Short text fragments from websites:
# # #
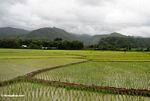 Emerald rice fields (Sulawesi - Celebes)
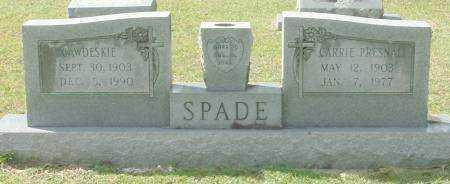 SPADE, CAWDESKIE - Saline County, Arkansas   CAWDESKIE SPADE - Arkansas Gravestone Photos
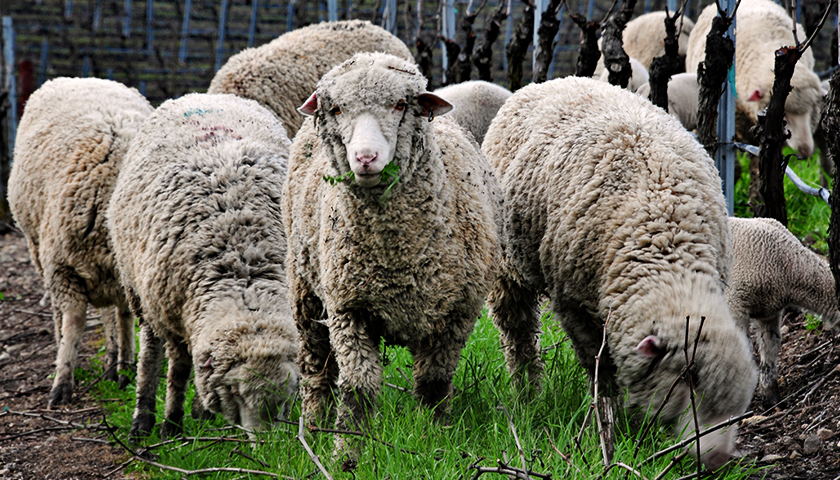sheep are used in lieu of weed killer as part of sustainability program
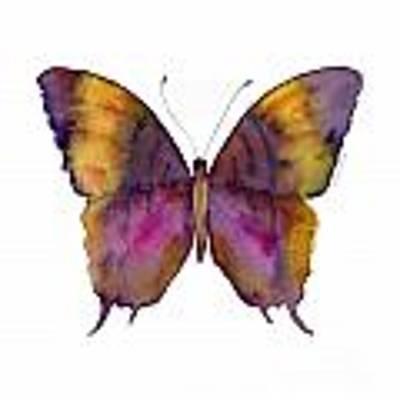 99 Marcella Daggerwing Butterfly Art Print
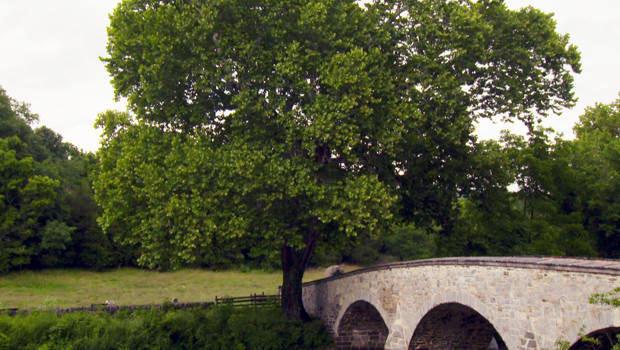 witness-tree-sycamore-burnside-bridge-antietam-620
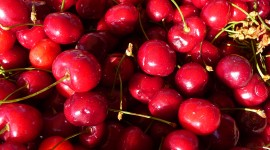 Cherries Wallpaper For IPhone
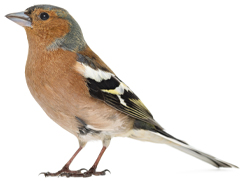 Chaffinch.png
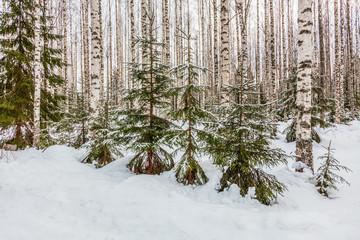 Birch forest is in winter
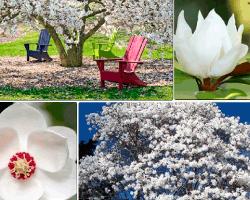Apensar árbol con flores blancas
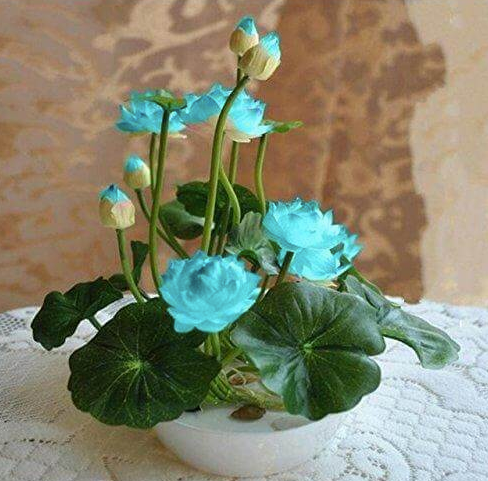 Water Flower Bonsai (Pack of 50)
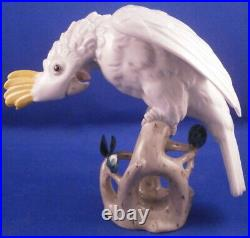 Augarten Wien Porcelain Cockatoo Bird Figurine Figure Porzellan Figur Austrian
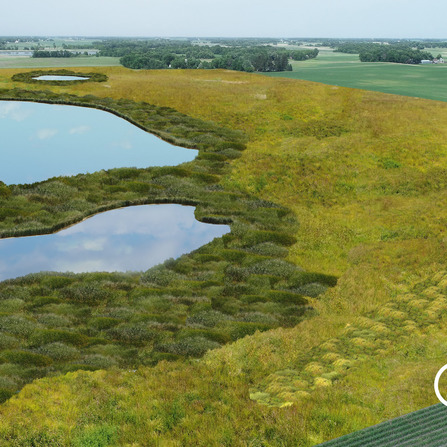 Image of Sibley Meadows Wetland Bank, Sibley County, Minnesota
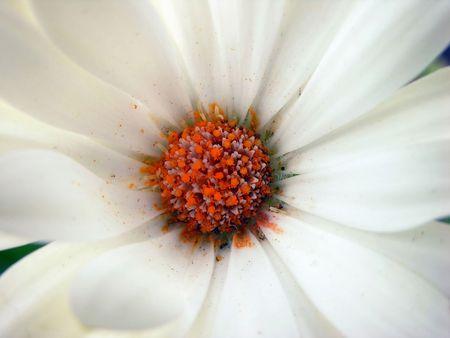 white flower, red centre Stock Photo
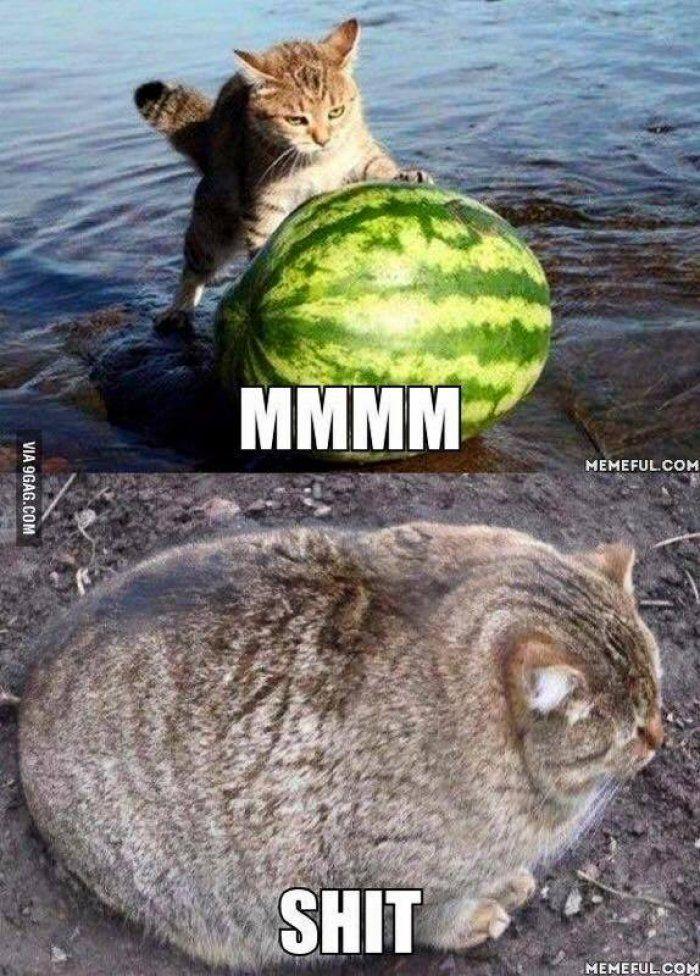 Funny fat cat meme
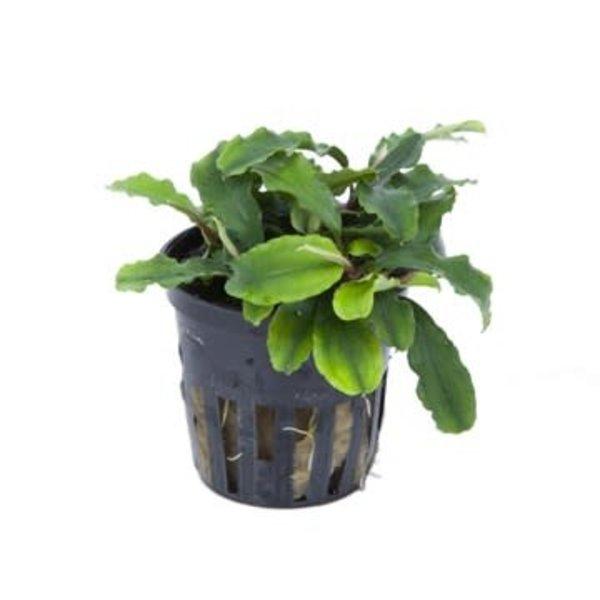 """Tropica Bucephalandra 'Wavy Green' 2-3"""" potted"""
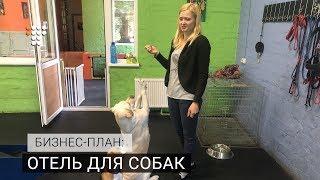 Бизнес-план: отель для собак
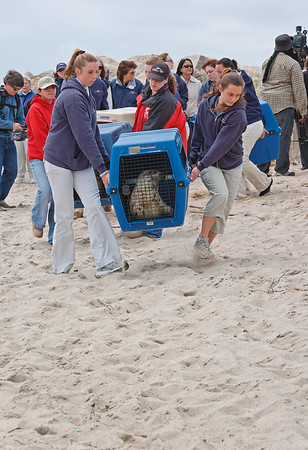 Seal Release 2007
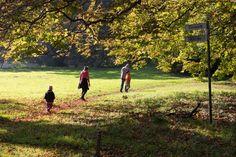 Herbst an der Ostsee   Wegweiser im hersbtlichen Park von Putbus (c) Frank Koebsch (2)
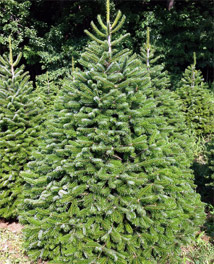 Turkish Fir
# # #
### Instructions to follow
Return all records verbatim and drop the pictures.

### Written answer
 Emerald rice fields (Sulawesi - Celebes)
 SPADE, CAWDESKIE - Saline County, Arkansas   CAWDESKIE SPADE - Arkansas Gravestone Photos
sheep are used in lieu of weed killer as part of sustainability program
 99 Marcella Daggerwing Butterfly Art Print
 witness-tree-sycamore-burnside-bridge-antietam-620
 Cherries Wallpaper For IPhone
 Chaffinch.png
 Birch forest is in winter
Apensar árbol con flores blancas
 Water Flower Bonsai (Pack of 50)
 Augarten Wien Porcelain Cockatoo Bird Figurine Figure Porzellan Figur Austrian
 Image of Sibley Meadows Wetland Bank, Sibley County, Minnesota
 white flower, red centre Stock Photo
 Funny fat cat meme
 """Tropica Bucephalandra 'Wavy Green' 2-3"""" potted"""
 Бизнес-план: отель для собак
 Seal Release 2007
 Herbst an der Ostsee   Wegweiser im hersbtlichen Park von Putbus (c) Frank Koebsch (2)
 Turkish Fir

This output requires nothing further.